In 2012 pennsylvanias geisinger health system adopted a new


Question: No Smoking Allowed-On the Job or Off

In 2012, Pennsylvania's Geisinger Health System adopted a new policy: it would no longer hire smokers. The hospital system had already banned smoking on the job, but this policy went further by saying it would not employ anyone who used tobacco products, even if they indulged their habit only off the job and on their own time. Applicants who had been offered a position would have to take a urine test to screen for nicotine. If they failed, they would be allowed to apply again in six months. Smokers who already worked for Geisinger would not lose their jobs. "We're trying to promote a culture of wellness," said a representative of Geisinger, explaining the hospital system's change of policy. "We're not denying smokers their right to tobacco products.

We're just choosing not to hire them." Geisinger was just the most recent of a large number of health care institutions and insurers-including the Cleveland Clinic in Ohio, Baylor Health Care System in Texas, Humana Inc. in Arizona, and Anna Jacques Hospital in Massachusetts-to ban not just smoking, but smokers. "This is quite a trend. Hospital systems throughout the country are doing this increasingly," said a public health expert. Other employers, while not refusing to hire smokers, had begun charging them more for health insurance. For example, in 2011 Macy's began charging employees who used tobacco products an extra $420 a year. A 2011 survey found than 19 percent of major U.S. employers-including such well-known names as PepsiCo, Safeway, Home Depot, and General Mills-imposed financial penalties on smokers. Some thought this trend would accelerate, since under the health care reform legislation passed in 2010, employers with particularly expensive health plans would be penalized with extra federal taxes. By 2012, most U.S. employers-either acting voluntarily or because they were forced to by local and state antismoking laws-had banned smoking on the job or restricted it to a few separate areas. The health reasons for doing so were compelling. Secondhand smoke-smoke emitted from a lit cigarette, cigar, or pipe, or exhaled by a smoker-caused more than 50,000 nonsmoker deaths in the United States each year, according to medical research.

▶ _SUPPLIED ENTRIES_

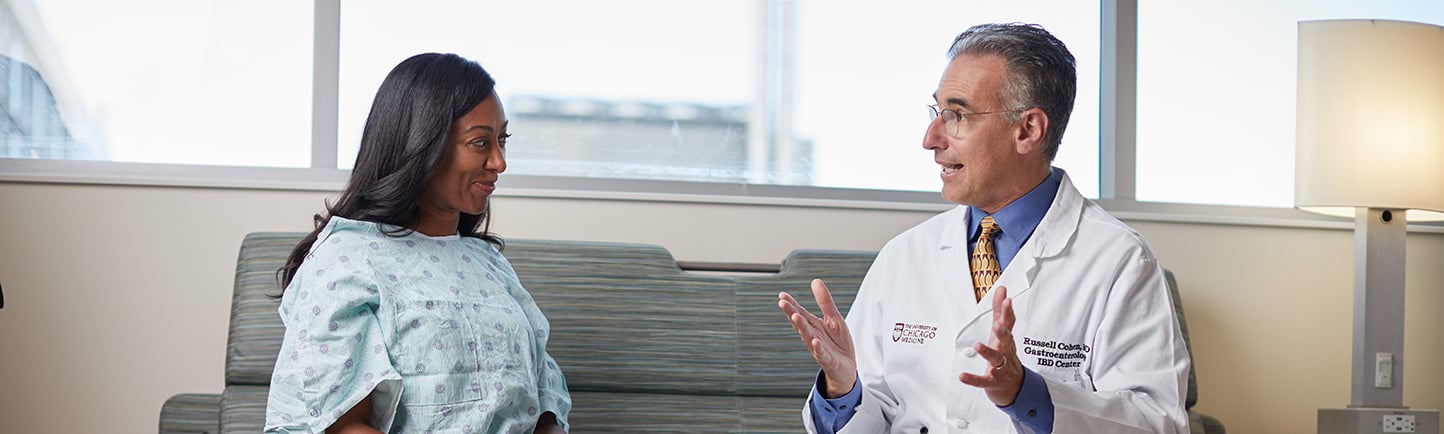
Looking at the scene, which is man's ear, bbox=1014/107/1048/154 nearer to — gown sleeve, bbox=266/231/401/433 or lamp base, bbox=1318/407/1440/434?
gown sleeve, bbox=266/231/401/433

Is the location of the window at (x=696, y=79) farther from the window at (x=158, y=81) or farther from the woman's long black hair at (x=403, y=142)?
the woman's long black hair at (x=403, y=142)

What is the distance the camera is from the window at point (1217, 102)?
324cm

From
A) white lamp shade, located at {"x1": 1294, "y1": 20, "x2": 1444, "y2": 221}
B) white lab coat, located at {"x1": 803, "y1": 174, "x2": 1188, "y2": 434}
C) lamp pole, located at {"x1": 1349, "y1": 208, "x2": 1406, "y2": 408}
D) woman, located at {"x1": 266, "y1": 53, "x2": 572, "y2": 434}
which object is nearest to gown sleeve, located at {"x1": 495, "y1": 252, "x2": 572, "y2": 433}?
woman, located at {"x1": 266, "y1": 53, "x2": 572, "y2": 434}

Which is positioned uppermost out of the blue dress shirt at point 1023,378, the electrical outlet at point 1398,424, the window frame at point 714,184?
the window frame at point 714,184

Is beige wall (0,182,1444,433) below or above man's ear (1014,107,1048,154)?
below

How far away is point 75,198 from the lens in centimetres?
264

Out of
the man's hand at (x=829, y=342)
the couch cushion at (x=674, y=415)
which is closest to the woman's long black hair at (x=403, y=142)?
the man's hand at (x=829, y=342)

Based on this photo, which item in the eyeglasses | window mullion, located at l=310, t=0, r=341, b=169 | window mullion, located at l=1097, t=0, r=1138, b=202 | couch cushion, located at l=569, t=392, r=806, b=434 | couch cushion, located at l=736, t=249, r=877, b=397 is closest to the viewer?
the eyeglasses

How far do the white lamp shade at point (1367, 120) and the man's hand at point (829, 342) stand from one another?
5.62 ft

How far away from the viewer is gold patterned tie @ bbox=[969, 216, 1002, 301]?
1.78 metres

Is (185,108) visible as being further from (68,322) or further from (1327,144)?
(1327,144)

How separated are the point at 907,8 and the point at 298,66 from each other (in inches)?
59.7

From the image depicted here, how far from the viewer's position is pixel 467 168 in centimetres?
188

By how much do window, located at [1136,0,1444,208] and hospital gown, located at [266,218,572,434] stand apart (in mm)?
2018
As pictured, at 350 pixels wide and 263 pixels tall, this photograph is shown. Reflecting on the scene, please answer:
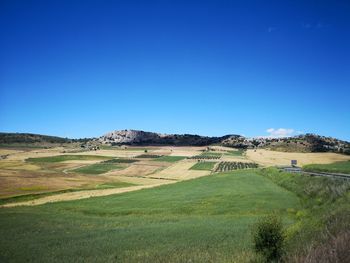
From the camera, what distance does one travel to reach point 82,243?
23641 mm

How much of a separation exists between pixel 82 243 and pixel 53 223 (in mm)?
10296

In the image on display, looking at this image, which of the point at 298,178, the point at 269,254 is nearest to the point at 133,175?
the point at 298,178

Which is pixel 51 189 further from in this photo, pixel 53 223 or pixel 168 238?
pixel 168 238

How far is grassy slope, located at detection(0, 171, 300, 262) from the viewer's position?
20.5 m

▶ _YOUR INSTRUCTIONS_
For the text about employers and smokers, say whether each statement agrees with it, answering yes or no and quoting the words that decide it: (a) Geisinger's current employees who smoked would lose their jobs. (b) Applicants who failed the nicotine screen could reapply after six months. (c) In 2011 Macy's began charging employees who used tobacco an extra $420 a year. Answer from the text only, not from the records or outside knowledge.

▶ _EXERCISE OUTPUT_
(a) No: "Smokers who already worked for Geisinger would not lose their jobs."
(b) Yes: "If they failed, they would be allowed to apply again in six months."
(c) Yes: "in 2011 Macy's began charging employees who used tobacco products an extra $420 a year."